EXCERPTED PASSAGE

◆ ◆ ◆ ◆ ◆

""""
Functions to evaluate input from the slider measure and calculate the resulting SVO values.
"""

import math

items = {
    'item1': {'self_left': 85, 'self_right': 85, 'other_left': 85, 'other_right': 15},
    'item2': {'self_left': 85, 'self_right': 100, 'other_left': 15, 'other_right': 50},
    'item3': {'self_left': 50, 'self_right': 85, 'other_left': 100, 'other_right': 85},
    'item4': {'self_left': 50, 'self_right': 85, 'other_left': 100, 'other_right': 15},
    'item5': {'self_left': 100, 'self_right': 50, 'other_left': 50, 'other_right': 100},
    'item6': {'self_left': 100, 'self_right': 85, 'other_left': 50, 'other_right': 85},
             }


def allocation(item, proportional_position_slider):
    """
    Calculate the allocation to self and other which corresponds to a particular position on
    the slider for a specific item.

    params: Chosen position on slider where 0 = left-most and 1 = right-most position possible
    returns: Allocation for self and other corresponding to this position, as dict
    effects: None
    """

    self_range = items[item]['self_right'] - items[item]['self_left']
    self_allocation_exact = items[item]['self_left'] + (self_range * proportional_position_slider)

    other_range = items[item]['other_right'] - items[item]['other_left']
    other_allocation_exact = items[item]['other_left'] + (other_range * proportional_position_slider)

◆ ◆ ◆ ◆ ◆

RECORD EXCERPTS
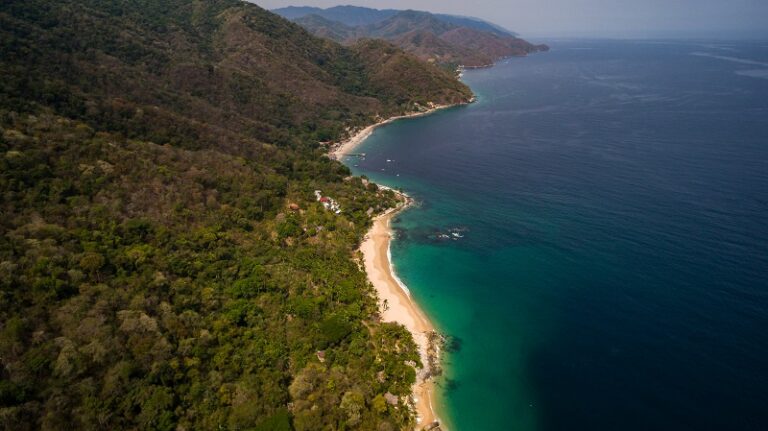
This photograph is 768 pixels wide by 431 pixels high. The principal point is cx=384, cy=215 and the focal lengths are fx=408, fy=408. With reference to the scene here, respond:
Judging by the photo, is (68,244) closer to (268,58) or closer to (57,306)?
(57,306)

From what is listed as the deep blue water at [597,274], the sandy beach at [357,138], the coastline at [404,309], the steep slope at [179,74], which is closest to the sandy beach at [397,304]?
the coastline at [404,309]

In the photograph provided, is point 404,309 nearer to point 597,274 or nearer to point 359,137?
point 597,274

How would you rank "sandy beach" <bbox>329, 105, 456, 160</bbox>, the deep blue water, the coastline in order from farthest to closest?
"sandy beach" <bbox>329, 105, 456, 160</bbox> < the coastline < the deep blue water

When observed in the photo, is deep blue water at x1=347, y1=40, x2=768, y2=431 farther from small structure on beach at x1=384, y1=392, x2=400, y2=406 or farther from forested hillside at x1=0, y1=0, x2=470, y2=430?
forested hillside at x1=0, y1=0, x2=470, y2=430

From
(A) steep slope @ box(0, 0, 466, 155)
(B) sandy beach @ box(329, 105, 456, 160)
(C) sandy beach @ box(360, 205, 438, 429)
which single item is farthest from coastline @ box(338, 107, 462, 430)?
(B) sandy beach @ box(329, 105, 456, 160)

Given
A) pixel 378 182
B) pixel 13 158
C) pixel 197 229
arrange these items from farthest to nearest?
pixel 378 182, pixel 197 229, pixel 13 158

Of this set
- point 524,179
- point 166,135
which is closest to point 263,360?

◆ ◆ ◆ ◆ ◆

JOBS
[a] Decide whether each statement agrees with the slider-measure code, answering yes or no and quoting the words from the code that settle it: (i) In item1, the self_left and self_right values are both 85. (ii) A slider position of 0 stands for the right-most position. (iii) The allocation function returns the allocation for self and other as a list.
[b] Transcribe the slider-measure code starting at "Calculate the allocation" and ending at "(self_range * proportional_position_slider)".
The records have no connection to the slider-measure code.

EXERCISE RESULTS
[a]
(i) Yes: "'item1': {'self_left': 85, 'self_right': 85"
(ii) No: "0 = left-most and 1 = right-most position possible"
(iii) No: "returns: Allocation for self and other corresponding to this position, as dict"

[b]
Calculate the allocation to self and other which corresponds to a particular position on
    the slider for a specific item.

    params: Chosen position on slider where 0 = left-most and 1 = right-most position possible
    returns: Allocation for self and other corresponding to this position, as dict
    effects: None
    """

    self_range = items[item]['self_right'] - items[item]['self_left']
    self_allocation_exact = items[item]['self_left'] + (self_range * proportional_position_slider)